- Instructions for the task -
In the listing below, locate the line with "Pseudoluperus cyanellus? - Pseudoluperus" and the line with "Boy looking at", then output both and everything between them exactly, minus any pictures.

- Given records -
+===+

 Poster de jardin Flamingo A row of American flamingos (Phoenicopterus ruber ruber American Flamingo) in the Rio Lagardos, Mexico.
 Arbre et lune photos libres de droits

+===+

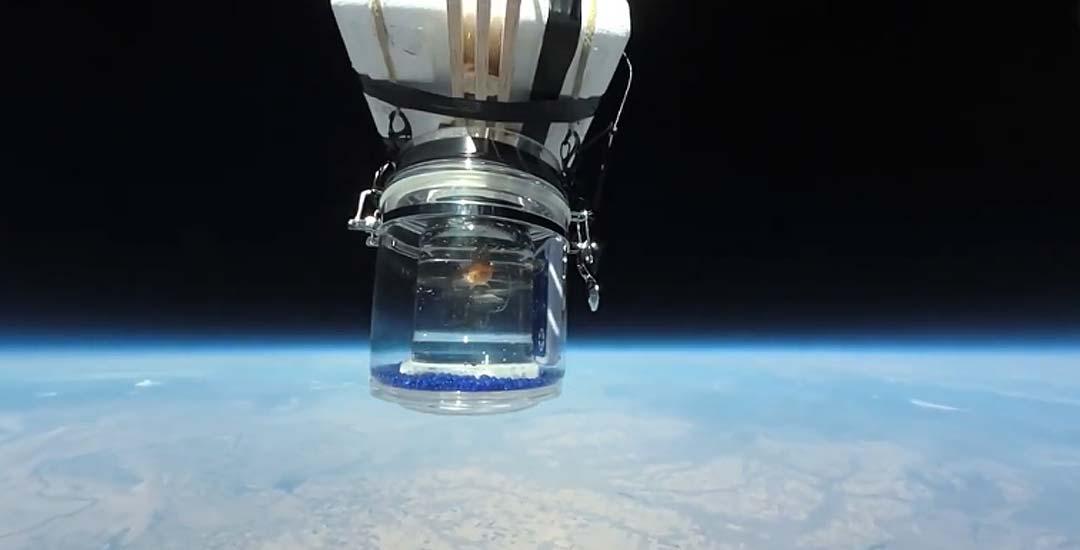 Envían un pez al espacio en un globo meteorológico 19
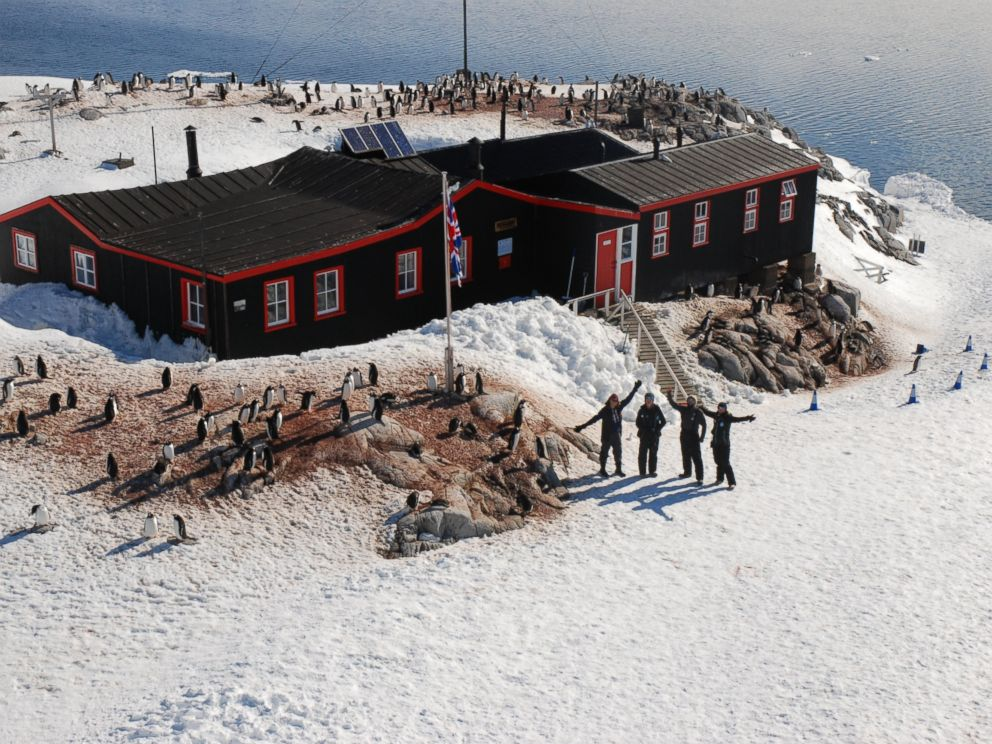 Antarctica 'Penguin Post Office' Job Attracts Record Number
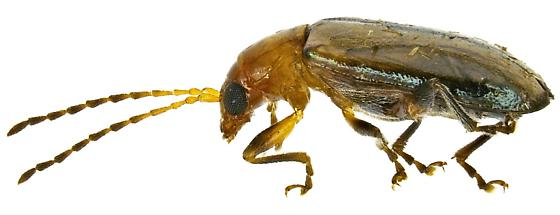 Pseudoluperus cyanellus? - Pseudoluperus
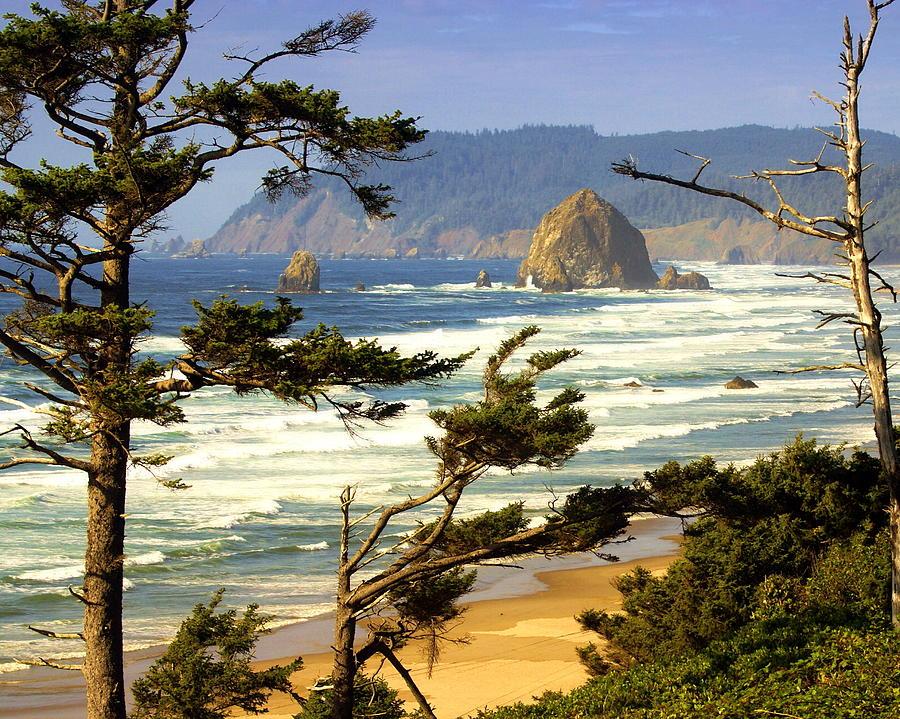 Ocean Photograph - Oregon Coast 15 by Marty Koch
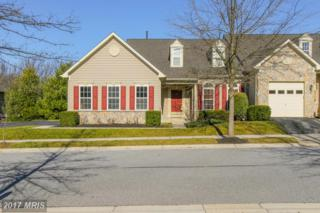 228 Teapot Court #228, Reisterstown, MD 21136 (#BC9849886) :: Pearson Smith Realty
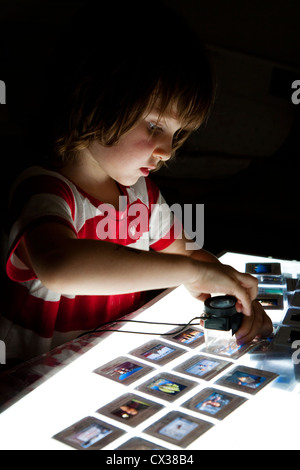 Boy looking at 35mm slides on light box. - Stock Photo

+===+

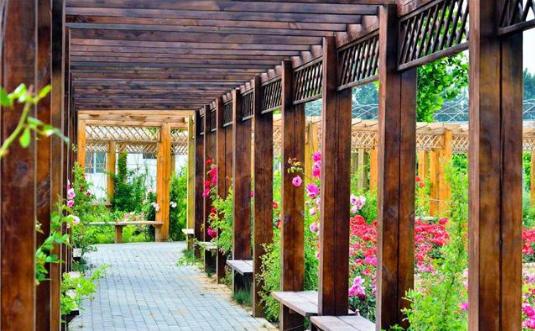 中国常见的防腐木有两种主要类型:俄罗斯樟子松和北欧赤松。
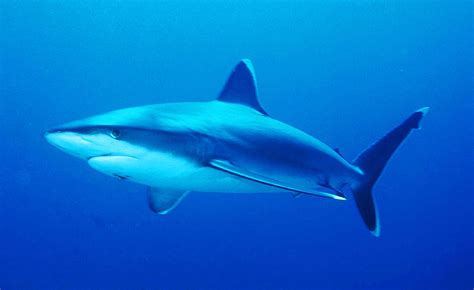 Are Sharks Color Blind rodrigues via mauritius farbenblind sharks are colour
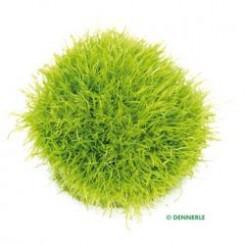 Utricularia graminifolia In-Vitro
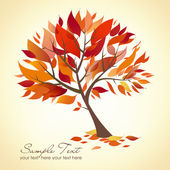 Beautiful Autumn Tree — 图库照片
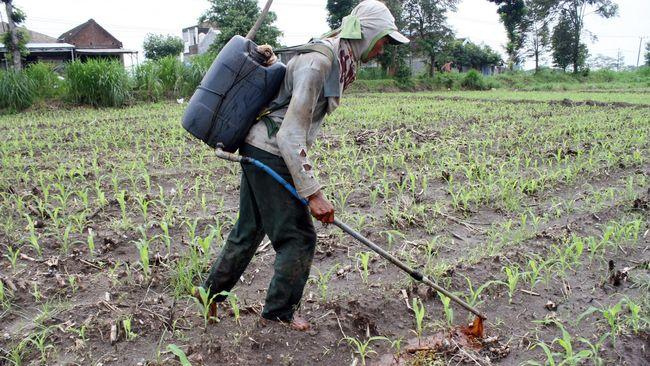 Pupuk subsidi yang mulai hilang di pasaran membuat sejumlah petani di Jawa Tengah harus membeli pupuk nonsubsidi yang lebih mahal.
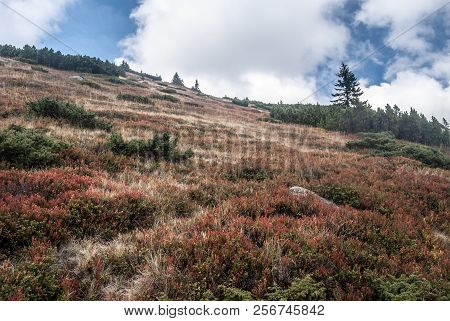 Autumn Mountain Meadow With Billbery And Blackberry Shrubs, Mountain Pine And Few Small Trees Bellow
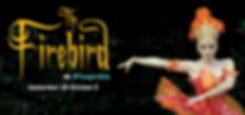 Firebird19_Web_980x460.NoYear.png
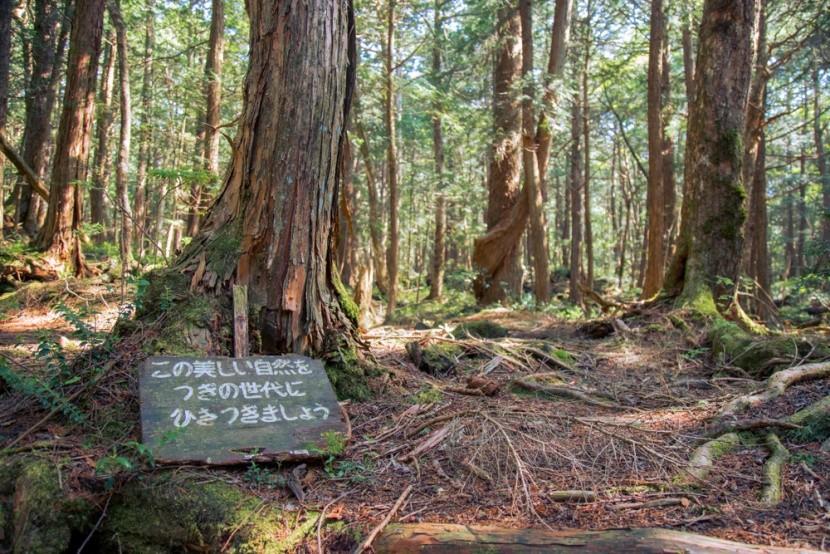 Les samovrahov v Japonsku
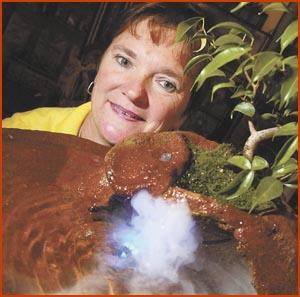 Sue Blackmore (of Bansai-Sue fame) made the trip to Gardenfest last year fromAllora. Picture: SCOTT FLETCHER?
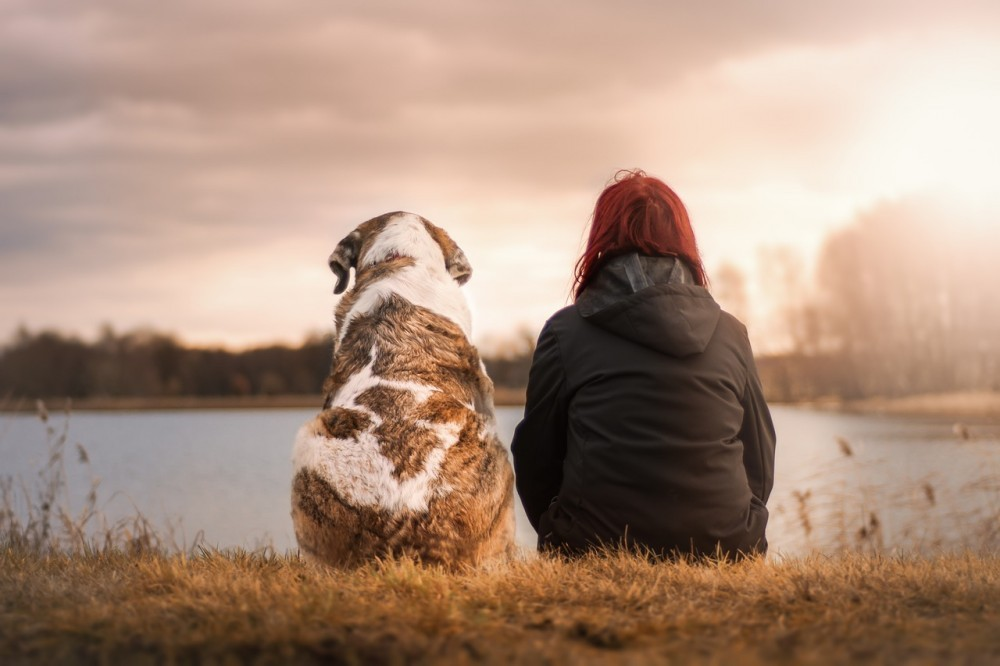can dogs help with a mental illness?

+===+

- Response for this exercise -
 Pseudoluperus cyanellus? - Pseudoluperus
 Ocean Photograph - Oregon Coast 15 by Marty Koch
 228 Teapot Court #228, Reisterstown, MD 21136 (#BC9849886) :: Pearson Smith Realty
 Boy looking at 35mm slides on light box. - Stock Photo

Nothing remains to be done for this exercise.